Collected data
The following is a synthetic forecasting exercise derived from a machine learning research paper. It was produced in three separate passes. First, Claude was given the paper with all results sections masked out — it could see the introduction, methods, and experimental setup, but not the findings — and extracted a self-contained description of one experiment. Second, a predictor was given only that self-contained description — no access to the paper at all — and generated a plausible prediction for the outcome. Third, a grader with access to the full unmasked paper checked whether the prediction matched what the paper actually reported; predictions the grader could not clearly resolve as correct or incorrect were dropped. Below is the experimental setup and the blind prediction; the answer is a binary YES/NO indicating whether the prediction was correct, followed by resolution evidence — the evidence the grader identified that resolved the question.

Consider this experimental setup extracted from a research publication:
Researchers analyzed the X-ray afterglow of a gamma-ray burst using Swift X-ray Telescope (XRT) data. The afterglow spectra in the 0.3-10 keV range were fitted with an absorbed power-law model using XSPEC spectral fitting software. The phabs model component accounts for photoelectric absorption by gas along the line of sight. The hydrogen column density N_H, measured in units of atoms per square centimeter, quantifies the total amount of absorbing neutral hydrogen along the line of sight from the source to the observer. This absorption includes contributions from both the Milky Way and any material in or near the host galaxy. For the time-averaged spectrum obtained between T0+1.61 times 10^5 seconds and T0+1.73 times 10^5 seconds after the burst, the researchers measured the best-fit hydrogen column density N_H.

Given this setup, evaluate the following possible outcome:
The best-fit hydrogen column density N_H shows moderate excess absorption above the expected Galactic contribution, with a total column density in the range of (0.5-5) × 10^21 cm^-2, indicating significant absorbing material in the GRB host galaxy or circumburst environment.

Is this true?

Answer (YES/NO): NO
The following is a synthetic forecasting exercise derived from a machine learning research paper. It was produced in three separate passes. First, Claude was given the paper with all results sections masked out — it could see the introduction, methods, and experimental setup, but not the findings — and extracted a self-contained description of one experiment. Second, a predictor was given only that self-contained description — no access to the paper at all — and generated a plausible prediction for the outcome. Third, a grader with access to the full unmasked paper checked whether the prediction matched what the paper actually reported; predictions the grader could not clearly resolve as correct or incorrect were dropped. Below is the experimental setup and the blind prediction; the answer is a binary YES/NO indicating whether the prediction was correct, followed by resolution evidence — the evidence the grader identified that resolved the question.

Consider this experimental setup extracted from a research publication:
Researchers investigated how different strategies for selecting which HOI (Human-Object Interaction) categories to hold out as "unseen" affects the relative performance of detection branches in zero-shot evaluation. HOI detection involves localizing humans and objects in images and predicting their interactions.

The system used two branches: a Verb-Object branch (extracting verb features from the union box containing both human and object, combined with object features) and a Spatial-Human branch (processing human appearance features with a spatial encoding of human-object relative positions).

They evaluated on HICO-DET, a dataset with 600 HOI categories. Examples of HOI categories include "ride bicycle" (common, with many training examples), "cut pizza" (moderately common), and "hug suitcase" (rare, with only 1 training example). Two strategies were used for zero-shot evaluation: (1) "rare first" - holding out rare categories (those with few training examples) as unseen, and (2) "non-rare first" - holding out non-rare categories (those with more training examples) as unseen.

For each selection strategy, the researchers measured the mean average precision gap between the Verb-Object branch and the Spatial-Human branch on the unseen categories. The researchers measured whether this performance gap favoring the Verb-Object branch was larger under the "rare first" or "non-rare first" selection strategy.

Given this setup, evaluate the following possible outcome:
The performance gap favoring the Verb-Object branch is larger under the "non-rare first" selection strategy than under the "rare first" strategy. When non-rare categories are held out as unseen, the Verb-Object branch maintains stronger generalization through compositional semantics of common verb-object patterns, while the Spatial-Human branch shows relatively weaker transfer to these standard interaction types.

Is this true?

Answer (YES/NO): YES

* * *

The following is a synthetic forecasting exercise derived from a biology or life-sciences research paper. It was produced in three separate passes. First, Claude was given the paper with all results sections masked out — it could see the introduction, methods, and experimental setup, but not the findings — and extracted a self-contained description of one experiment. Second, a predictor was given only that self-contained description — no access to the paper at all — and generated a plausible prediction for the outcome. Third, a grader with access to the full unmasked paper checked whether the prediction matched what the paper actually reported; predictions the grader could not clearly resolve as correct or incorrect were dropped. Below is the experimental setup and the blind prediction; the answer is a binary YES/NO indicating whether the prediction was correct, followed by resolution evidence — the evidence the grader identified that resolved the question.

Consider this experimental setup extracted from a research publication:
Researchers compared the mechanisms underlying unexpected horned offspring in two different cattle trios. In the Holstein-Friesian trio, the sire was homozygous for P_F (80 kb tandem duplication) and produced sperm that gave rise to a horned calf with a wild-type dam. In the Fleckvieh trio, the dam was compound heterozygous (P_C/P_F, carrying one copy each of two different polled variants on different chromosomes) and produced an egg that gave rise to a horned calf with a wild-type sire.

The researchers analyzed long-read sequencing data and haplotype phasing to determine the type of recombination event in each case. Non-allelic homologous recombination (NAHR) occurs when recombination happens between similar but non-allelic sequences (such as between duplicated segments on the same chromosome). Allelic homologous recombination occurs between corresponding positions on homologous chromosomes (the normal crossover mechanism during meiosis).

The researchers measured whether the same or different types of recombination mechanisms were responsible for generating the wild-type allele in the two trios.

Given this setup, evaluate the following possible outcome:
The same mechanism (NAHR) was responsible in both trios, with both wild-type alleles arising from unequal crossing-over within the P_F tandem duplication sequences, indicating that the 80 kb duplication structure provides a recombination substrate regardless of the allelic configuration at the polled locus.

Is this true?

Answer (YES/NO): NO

---

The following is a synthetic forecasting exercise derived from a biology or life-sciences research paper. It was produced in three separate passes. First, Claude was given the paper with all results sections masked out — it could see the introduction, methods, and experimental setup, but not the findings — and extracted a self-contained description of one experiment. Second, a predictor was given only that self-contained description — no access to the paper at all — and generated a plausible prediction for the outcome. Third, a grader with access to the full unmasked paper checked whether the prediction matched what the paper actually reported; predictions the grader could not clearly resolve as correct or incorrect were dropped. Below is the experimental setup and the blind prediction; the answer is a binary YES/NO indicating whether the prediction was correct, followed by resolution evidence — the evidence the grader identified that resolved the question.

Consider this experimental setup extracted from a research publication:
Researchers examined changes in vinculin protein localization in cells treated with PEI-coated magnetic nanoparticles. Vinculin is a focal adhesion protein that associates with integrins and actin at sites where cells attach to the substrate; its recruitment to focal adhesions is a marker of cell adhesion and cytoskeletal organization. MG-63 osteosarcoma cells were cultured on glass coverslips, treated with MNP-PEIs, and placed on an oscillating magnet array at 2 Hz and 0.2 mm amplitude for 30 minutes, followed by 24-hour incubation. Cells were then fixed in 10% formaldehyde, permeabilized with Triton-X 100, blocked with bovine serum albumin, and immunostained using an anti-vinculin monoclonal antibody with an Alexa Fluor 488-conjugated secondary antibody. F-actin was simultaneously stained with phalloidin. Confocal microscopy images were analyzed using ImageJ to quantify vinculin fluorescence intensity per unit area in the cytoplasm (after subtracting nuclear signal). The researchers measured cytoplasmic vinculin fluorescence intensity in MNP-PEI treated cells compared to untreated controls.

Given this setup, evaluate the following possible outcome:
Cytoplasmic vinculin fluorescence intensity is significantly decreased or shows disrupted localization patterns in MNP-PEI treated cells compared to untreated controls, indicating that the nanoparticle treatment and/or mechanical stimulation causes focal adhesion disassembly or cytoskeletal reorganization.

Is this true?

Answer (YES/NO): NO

◆ WHAT YOU NEED TO DO: Report each line in the preceding entries that holds the string "used".

◆ RESULT:
The system used two branches: a Verb-Object branch (extracting verb features from the union box containing both human and object, combined with object features) and a Spatial-Human branch (processing human appearance features with a spatial encoding of human-object relative positions).
They evaluated on HICO-DET, a dataset with 600 HOI categories. Examples of HOI categories include "ride bicycle" (common, with many training examples), "cut pizza" (moderately common), and "hug suitcase" (rare, with only 1 training example). Two strategies were used for zero-shot evaluation: (1) "rare first" - holding out rare categories (those with few training examples) as unseen, and (2) "non-rare first" - holding out non-rare categories (those with more training examples) as unseen.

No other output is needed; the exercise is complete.